Esta era una observación que el vulgo encontraría sin sentido, pero resultaría bastante amenazadora para los doce príncipes de sangre real que habían recibido dinero de los muertos que colgaban bocabajo delante de sus palacios. Cale les dejó preocuparse durante veinticuatro horas, y a continuación IdrisPukke, en defensa de la OCR, entregó una gran bolsa de papel llena de dinero, para compensarlos por la pérdida de ingresos a que les daba derecho su contrato, que era completamente legítimo, con los difuntos propietarios de las fábricas de las que la OCR se veía obligada, por emergencia nacional, a hacerse cargo. Los doce príncipes reales dijeron amén porque no sabían muy bien qué otra cosa podían decir: habían sido amenazados, aunque no sabían exactamente cómo, y recompensados, aunque no sabían exactamente por qué.

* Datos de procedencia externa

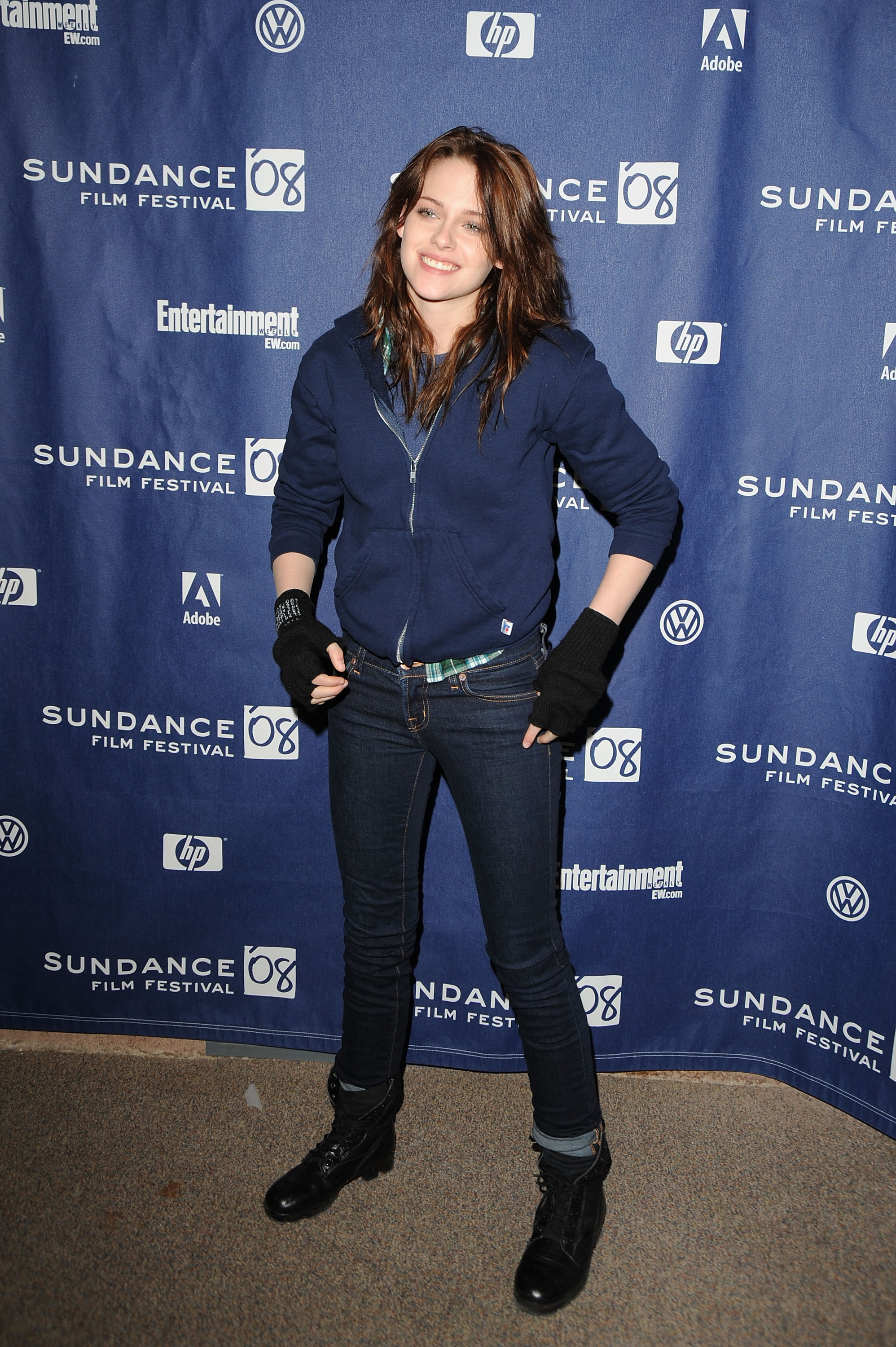 Kristen Stewart wore gloves to stay warm in Park City, UT, for the premiere of The Yellow Handkerchief during the Sundance Film Festival in January 2008.
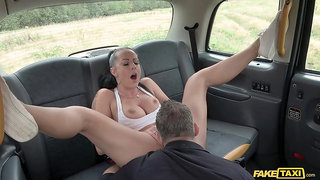 Daring doll Texas Patti gets dicked outside on a car hood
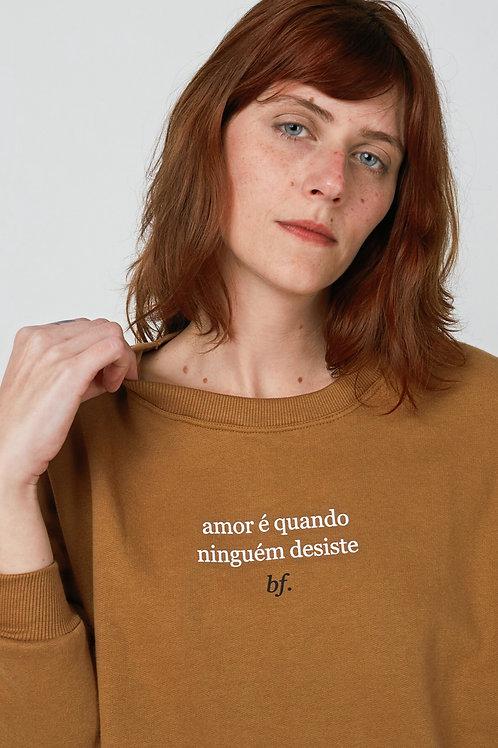 MOLETOM CARAMELO: 'Amor é quando ninguém desiste'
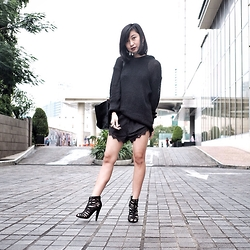 Laurent Kurniawan -  - All black err thang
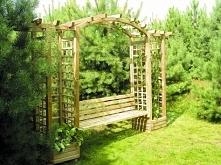 Montaż drewnianej pergoli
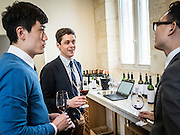 Chinese sommelier discover the Bordeaux vineyards during a tasting campaign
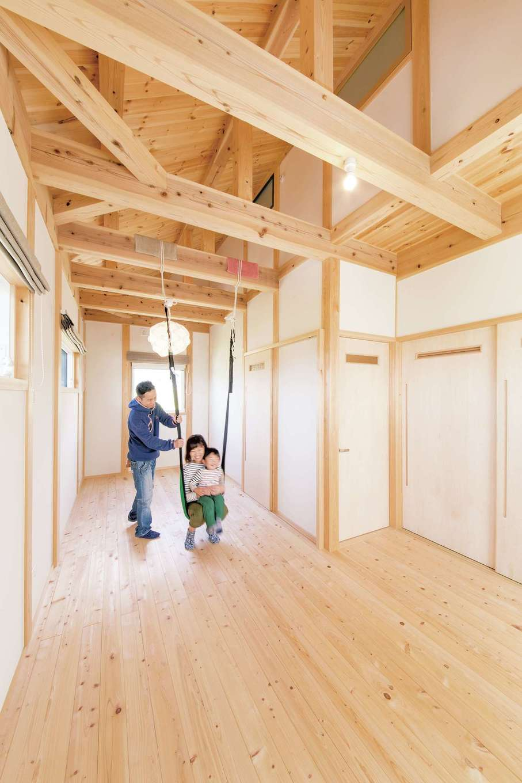 住まい工房 整建【子育て、自然素材、間取り】屋根裏部屋と小窓でつながる、ゆったりとした子ども部屋。今はお子さんの遊び場に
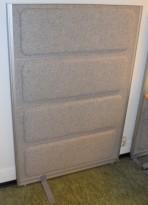 Skillevegg fra Kinnarps, modell Rezon i lys gråmelert ullfilt, 100cm bredde, 145cm høyde, pent brukt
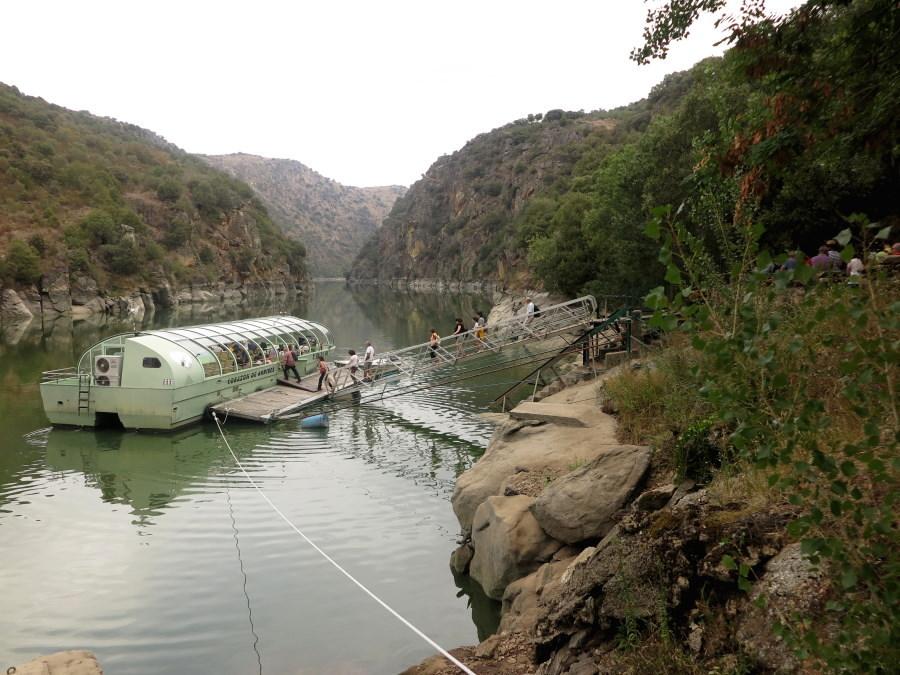 Paseo En Barco Por Las Arribes Del Duero Planesconhijos Com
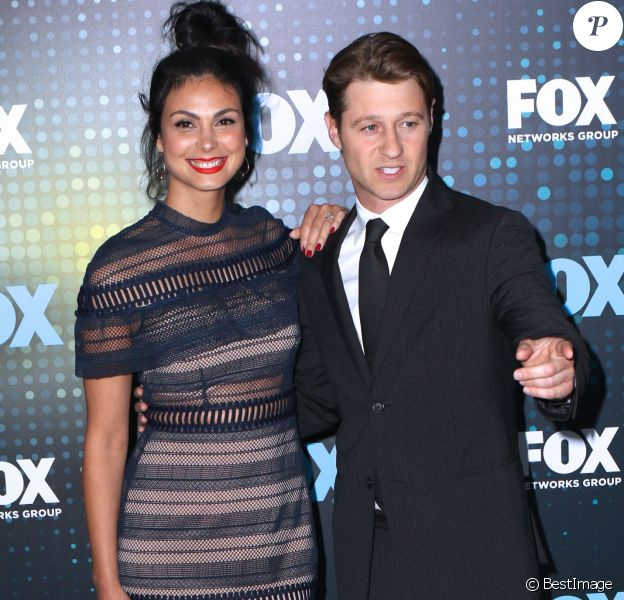 Morena Baccarin et son compagnon Ben McKenzie lors de la soirée de l'émission ''Empire'' FOX Upfront au Woolman Rink de Central Park à New York, le 15 mai 2017.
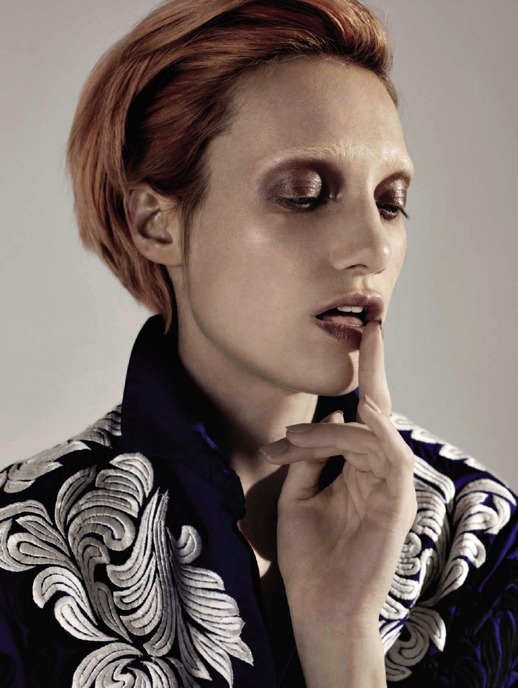 LE FASHION BLOG EDITORIAL BEAUTY HAIR STRAWBERRY BLONDE BOWIE INSPIRED WESTERN BLUE EMBROIDERED TOP SHIRT COLLARED METTALIC EYES NUDE LIPS NUDE TAUPE NAILS MANICURE  SHORT CUT BELLE OUI COMME BOWIE Grazia France Autumn Kendrick Christophe Meimoon Anne Raybauld MASCULINE INSPIRED BLEACHED BROWS EYEBROWS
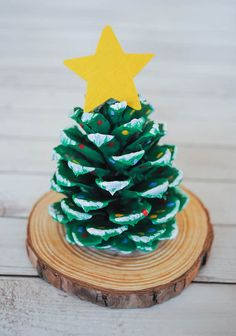 Your Kids Will Love These Super-Simple Christmas Crafts cr. - Your Kids Will Love These Super-Simple Christmas Crafts crafts - Christmas Decorations For Kids, Christmas Crafts For Toddlers, Christmas Tree Crafts, Toddler Crafts, Christmas Fun, Beautiful Christmas, Pinecone Crafts Kids, Christmas Tree Pinecones, Diy Ornaments For Kids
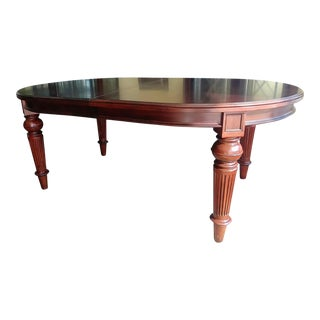 Thomasville Furniture Fredericksburg Whiskey Mahogany Oval Leg Dining Table For Sale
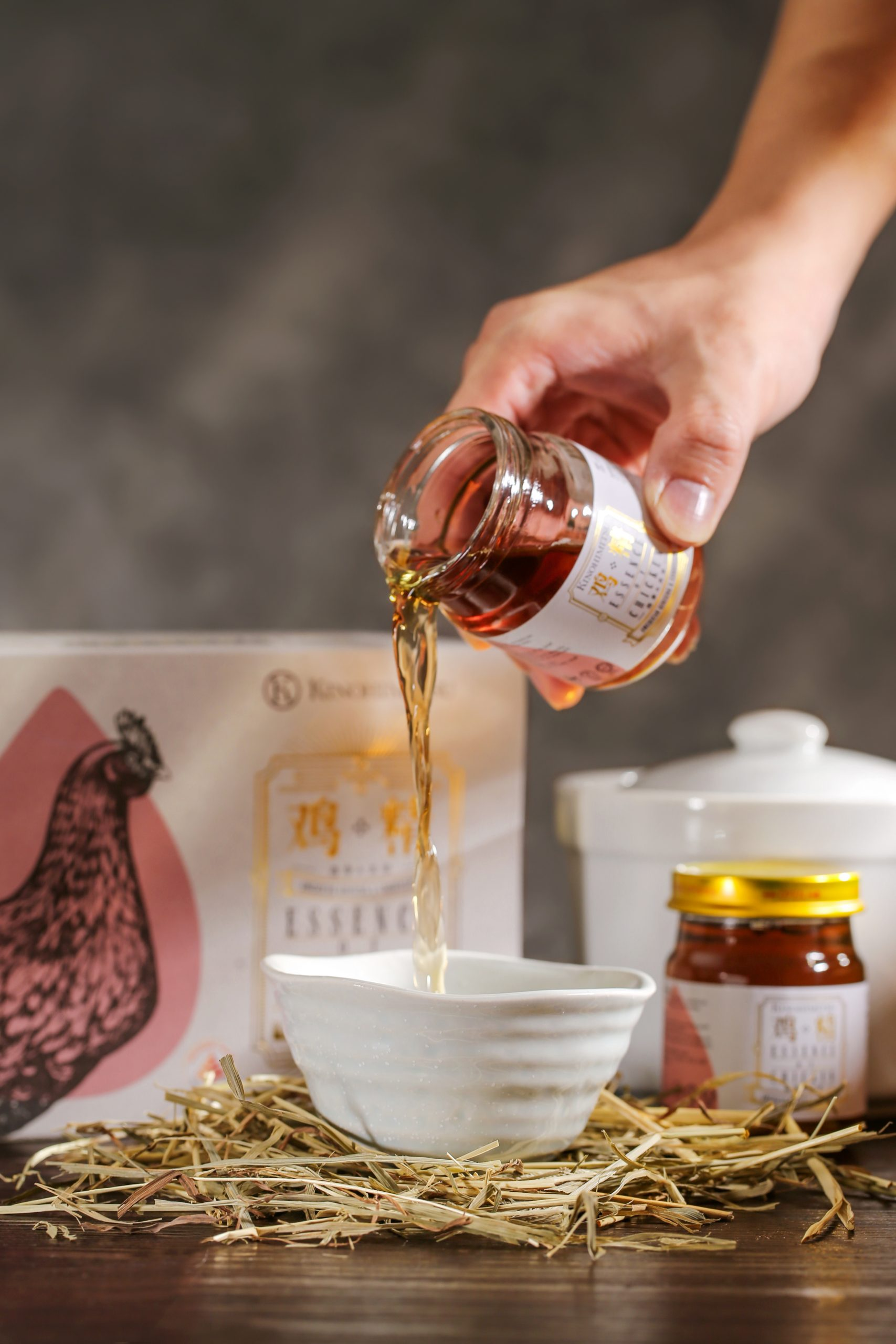 Top 4 amazing benefits of drinking Chicken Essence
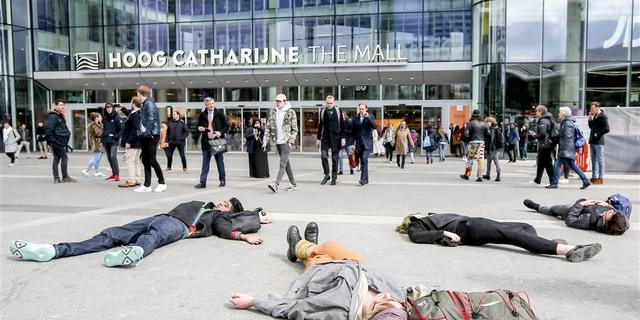 Activisten vragen bij Utrecht Centraal aandacht voor klimaat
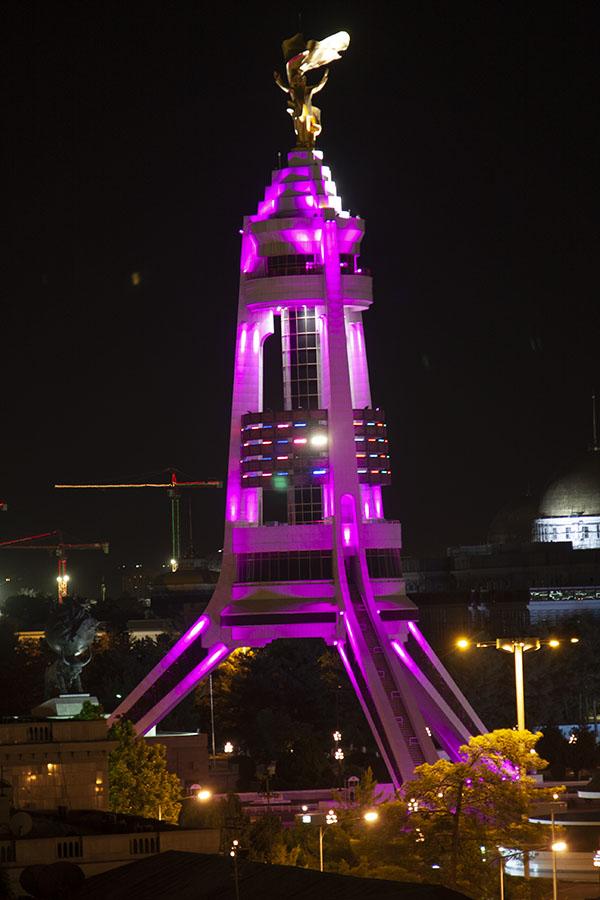 Het gouden standbeeld van Niyazov op een hoge toren in Asjchabad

No solo se hicieron pocas alharacas con respecto al secuestro, tortura y asesinato de hombres que no habían sido sometidos a juicio, sino que dejaron en paz a sus acusadores, ya que había incluso un clamor por perseguir a cualquier otro que estuviera implicado, y mucho apoyo por parte de los barrios bajos hacia los Caballeros de la Mano Izquierda y sus métodos.
Una semana después de que el Leeds Español hubiera sido aligerado gracias a aquellos asesinatos, Robert Hooke recibió la visita de Cale, que quería oír su primer informe sobre la posibilidad de fabricar armas de fuego.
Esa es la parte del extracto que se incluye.